■ WORK REQUEST: Set down, please, exactly the lines below that run from the line with "scientific name: Oryx gazella" to the line with "genus: Lynx", both lines included.

Saved entries
== Segment start ==

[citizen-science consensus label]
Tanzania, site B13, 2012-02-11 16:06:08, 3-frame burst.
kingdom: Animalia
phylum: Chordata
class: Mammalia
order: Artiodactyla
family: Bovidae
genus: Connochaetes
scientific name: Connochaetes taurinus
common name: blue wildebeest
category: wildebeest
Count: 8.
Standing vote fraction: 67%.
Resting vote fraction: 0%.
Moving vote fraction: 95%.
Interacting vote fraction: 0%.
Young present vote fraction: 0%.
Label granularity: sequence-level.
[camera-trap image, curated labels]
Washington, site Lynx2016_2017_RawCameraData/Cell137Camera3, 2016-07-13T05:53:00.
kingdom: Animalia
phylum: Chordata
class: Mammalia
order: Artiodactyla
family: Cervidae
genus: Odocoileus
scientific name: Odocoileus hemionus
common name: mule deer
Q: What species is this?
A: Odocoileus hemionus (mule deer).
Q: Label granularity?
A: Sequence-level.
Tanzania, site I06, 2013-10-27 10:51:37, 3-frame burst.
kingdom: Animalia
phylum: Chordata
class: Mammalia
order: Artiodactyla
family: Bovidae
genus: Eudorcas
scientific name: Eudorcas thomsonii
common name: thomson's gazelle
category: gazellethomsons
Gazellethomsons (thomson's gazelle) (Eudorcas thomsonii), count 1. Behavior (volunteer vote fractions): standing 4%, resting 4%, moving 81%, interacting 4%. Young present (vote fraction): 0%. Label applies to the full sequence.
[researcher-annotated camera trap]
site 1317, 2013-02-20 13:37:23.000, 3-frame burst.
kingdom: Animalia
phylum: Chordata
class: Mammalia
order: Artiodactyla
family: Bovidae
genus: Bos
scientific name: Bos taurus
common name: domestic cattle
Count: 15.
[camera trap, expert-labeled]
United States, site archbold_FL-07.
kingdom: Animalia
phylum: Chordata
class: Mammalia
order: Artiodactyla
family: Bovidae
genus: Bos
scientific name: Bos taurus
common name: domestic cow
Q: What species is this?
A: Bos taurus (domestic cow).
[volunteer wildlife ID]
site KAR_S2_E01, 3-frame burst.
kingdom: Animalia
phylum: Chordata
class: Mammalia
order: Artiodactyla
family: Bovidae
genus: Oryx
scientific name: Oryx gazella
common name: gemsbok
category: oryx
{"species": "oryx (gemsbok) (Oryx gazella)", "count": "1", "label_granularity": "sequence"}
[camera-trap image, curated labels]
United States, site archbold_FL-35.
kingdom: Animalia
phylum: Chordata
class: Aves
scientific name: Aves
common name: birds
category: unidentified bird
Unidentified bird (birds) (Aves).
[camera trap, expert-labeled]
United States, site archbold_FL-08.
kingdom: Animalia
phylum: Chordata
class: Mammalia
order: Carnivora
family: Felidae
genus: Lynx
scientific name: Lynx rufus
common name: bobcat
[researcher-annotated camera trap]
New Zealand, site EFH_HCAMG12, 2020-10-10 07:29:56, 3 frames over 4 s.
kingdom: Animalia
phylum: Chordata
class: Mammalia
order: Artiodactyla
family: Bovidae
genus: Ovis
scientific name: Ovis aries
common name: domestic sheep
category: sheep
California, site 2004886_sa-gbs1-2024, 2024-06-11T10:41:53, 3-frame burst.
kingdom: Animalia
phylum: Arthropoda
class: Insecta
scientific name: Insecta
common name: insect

== Segment end ==

■ EXERCISE SOLUTION:
scientific name: Oryx gazella
common name: gemsbok
category: oryx
{"species": "oryx (gemsbok) (Oryx gazella)", "count": "1", "label_granularity": "sequence"}
[camera-trap image, curated labels]
United States, site archbold_FL-35.
kingdom: Animalia
phylum: Chordata
class: Aves
scientific name: Aves
common name: birds
category: unidentified bird
Unidentified bird (birds) (Aves).
[camera trap, expert-labeled]
United States, site archbold_FL-08.
kingdom: Animalia
phylum: Chordata
class: Mammalia
order: Carnivora
family: Felidae
genus: Lynx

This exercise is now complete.